Standortpolitik

Energie: Politik in die Pflicht nehmen

Das Jahr 2019 ähnelte energiepolitisch einer Achterbahnfahrt: Im Januar veröffentlichte die „Kohlekommission“ ihren Abschlussbericht. Darin empfahl sie, bis zum Jahr 2038 aus der Kohleverstromung auszusteigen. Zur Absicherung der Stromversorgung sollten u. a. „verlässliche Rahmenbedingungen für Investitionen in erneuerbare Energien“ geschaffen werden. Das hätte für die Erneuerbaren-Branche Grund zum Jubeln sein können.

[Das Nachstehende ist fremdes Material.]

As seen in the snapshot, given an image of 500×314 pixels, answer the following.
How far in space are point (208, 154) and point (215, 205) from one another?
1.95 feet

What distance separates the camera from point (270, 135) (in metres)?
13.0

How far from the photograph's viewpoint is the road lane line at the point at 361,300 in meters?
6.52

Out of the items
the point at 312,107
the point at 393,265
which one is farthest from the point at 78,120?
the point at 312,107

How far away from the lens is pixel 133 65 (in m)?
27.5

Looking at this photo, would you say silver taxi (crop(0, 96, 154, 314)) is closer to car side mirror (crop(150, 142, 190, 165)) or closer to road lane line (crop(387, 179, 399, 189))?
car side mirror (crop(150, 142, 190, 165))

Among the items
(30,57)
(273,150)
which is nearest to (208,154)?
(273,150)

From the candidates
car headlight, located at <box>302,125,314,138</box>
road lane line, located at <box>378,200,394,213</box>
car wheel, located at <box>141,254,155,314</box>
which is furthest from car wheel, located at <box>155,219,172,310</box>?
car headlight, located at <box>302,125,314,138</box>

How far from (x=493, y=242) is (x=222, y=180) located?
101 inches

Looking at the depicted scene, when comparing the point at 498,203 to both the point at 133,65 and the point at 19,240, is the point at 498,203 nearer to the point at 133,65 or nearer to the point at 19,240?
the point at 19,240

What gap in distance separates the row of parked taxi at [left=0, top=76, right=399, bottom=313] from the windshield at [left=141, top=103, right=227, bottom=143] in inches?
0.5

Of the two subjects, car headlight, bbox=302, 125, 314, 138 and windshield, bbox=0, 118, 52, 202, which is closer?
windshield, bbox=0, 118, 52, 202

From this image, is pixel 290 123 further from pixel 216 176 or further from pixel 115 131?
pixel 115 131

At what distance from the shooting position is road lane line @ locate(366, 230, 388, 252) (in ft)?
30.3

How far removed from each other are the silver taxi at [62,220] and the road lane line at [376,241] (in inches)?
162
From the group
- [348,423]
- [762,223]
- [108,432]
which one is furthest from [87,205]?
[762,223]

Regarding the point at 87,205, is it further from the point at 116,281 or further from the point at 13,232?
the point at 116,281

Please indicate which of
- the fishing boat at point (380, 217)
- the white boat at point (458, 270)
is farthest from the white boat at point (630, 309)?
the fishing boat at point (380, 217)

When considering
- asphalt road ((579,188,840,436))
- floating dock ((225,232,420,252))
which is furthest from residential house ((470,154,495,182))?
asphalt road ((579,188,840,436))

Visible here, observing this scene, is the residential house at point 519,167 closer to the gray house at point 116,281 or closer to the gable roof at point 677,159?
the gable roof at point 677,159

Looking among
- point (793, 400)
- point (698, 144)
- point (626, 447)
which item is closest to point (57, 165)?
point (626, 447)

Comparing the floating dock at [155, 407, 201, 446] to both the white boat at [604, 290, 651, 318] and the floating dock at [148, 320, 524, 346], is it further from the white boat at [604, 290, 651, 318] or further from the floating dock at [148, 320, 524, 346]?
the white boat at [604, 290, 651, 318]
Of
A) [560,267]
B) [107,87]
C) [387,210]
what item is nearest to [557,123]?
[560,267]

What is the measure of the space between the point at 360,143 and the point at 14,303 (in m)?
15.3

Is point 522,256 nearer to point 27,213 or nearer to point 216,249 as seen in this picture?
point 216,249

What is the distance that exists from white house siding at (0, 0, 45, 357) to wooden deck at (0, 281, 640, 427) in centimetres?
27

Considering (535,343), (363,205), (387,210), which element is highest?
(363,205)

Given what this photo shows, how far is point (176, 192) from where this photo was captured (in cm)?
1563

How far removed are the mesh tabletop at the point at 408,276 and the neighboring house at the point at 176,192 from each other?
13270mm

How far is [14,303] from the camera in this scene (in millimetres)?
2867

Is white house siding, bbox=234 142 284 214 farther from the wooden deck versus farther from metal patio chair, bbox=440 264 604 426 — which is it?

Im September 2019 legte das „Klimakabinett“ ein Klimapaket vor. Damit soll der nationale Klimaschutzplan 2050 umgesetzt werden. Ein wesentlicher Bestandteil dieses Pakets ist ein Preis für Kohlendioxid-Emissionen in den Bereichen Wärme/Gebäude und Verkehr ab dem Jahr 2021. Die Bundesumweltministerin sagte dazu, dass „es sich für Verbraucher künftig stärker lohnt, sich für klimafreundliche Produkte zu entscheiden.“ Klimafreundliche Produkte werden doch mit erneuerbaren Energien produziert, nicht wahr? Also ebenfalls ein Grund zum Jubeln. Dann aber kündigte im November 2019 der größte deutsche Windenergieanlagenhersteller Enercon aus Aurich an, im Jahr 2020 bundesweit 3.000 Arbeitsplätze abbauen zu müssen. Der Ausbau der Windenergie an Land war in 2019 stark eingebrochen. Dieser Knall war keine Überraschung, sondern einer mit Ansage. Denn sehenden Auges hatte die deutsche Bundesregierung im Jahr 2017 die Bedingungen für den Ausbau von Windenergie an Land stark erschwert – durch die Reduzierung der Ausbauvolumina und durch bestimmte Details im Ausschreibungsdesign.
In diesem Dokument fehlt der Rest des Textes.